Economia

Bayer tenta acordo de US$ 7,25 bi após ações que ligam herbicida a câncer

18 fev 2026 às 13:56

A farmacêutica e empresa de ciência agrícola Bayer propôs um acordo de US$ 7,25 bilhões (R$ 37,92 bilhões, na cotação atual) para encerrar processos judiciais que associam seu herbicida mais conhecido a casos de câncer. A informação foi divulgada pelo jornal britânico Financial Times.


O plano prevê cobrir ações atuais e futuras relacionadas ao produto e ainda precisa ser aprovado por um tribunal dos Estados Unidos. A companhia também informou que fará uma provisão adicional de € 4 bilhões (R$ 24,82 bilhões) para despesas e responsabilidades legais, elevando o total reservado para litígios a € 11,8 bilhões (R$ 73,21 bilhões).


O movimento é mais uma tentativa de encerrar disputas que se arrastam há anos e que se intensificaram após a aquisição da americana Monsanto, em 2016, responsável pelo desenvolvimento do herbicida.


Os processos estão relacionados ao herbicida Roundup, à base de glifosato, produto que a companhia passou a controlar após a compra da americana Monsanto, em 2016. Parte dos autores das ações afirma ter desenvolvido câncer após exposição ao produto, o que a empresa contesta. 

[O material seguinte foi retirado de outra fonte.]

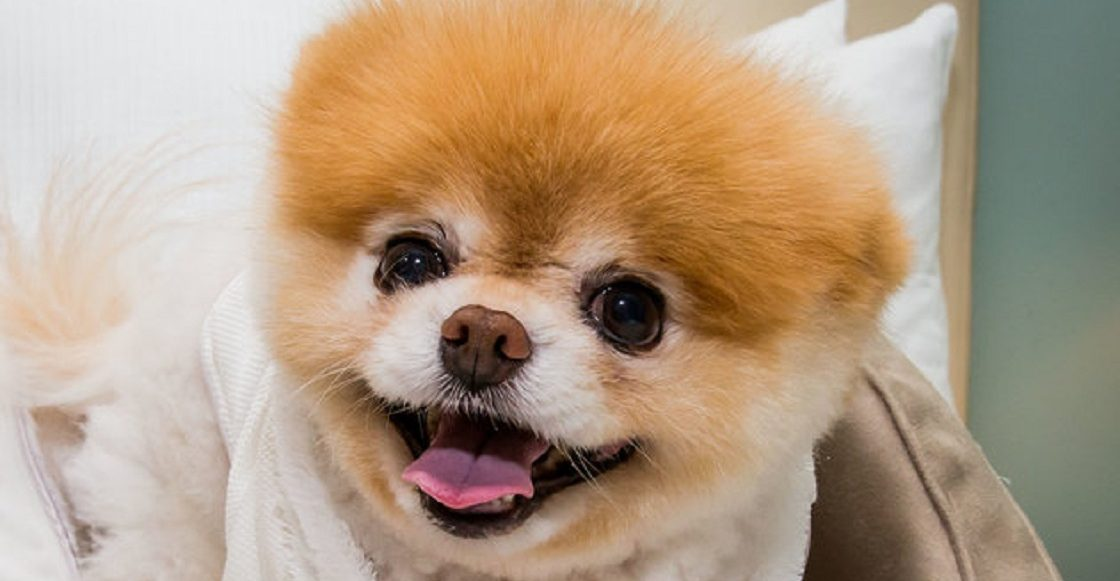 Boo, el perrito más lindo del mundo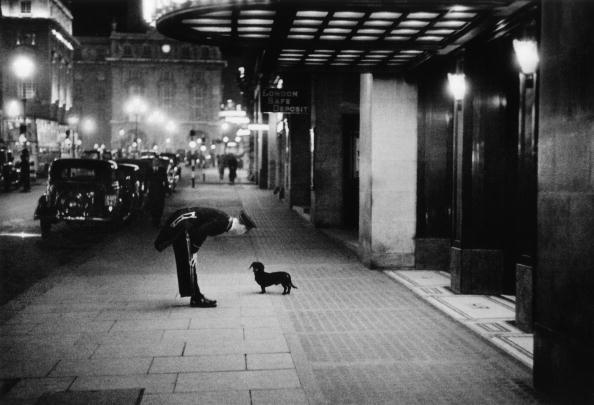 Commissionaire's Dog - Kurt Hutton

Acordo bilionário busca encerrar incerteza jurídica global

A alternativa ao acordo seria enfrentar “décadas de disputas legais”, disse o presidente-executivo da Bayer, Bill Anderson, em teleconferência com analistas nesta terça-feira (17), segundo Financial Times. Ele afirmou que a incerteza dos processos afeta a companhia há anos.


A empresa também alertou que o acordo deverá gerar fluxo de caixa livre negativo neste ano, mas disse ter garantido uma linha de crédito bancária de US$ 8 bilhões (R$ 41,84 bilhões) para financiar os pagamentos, que seriam distribuídos ao longo de 21 anos.


Disputa sobre segurança do produto continua

A companhia sustenta que o princípio ativo do herbicida é seguro e que pesquisas científicas respaldam essa posição. Mesmo assim, milhares de americanos afirmam ter desenvolvido linfoma não Hodgkin após exposição ao produto.


No mês passado, a Suprema Corte dos EUA concordou em analisar um recurso da empresa em um caso considerado crucial, que pode limitar o alcance de milhares de ações semelhantes.


Segundo a empresa, o novo acordo e o julgamento em andamento são estratégias complementares para reduzir o risco jurídico e criar um caminho para encerrar a disputa.


Mercado reage e ações sobem

As ações da companhia avançaram após relatos de que um acordo poderia ser fechado. Os papéis acumulam forte valorização no último ano e atingiram o nível mais alto em mais de três anos.


A proposta atual sucede um acordo anterior, anunciado em 2020 por até US$ 10,9 bilhões (R$ 56,9 bilhões), que acabou parcialmente rejeitado na Justiça. A empresa afirma que o novo plano difere significativamente do anterior.


A companhia divulgará seus resultados anuais de 2025 em 4 de março, uma semana depois do previsto inicialmente.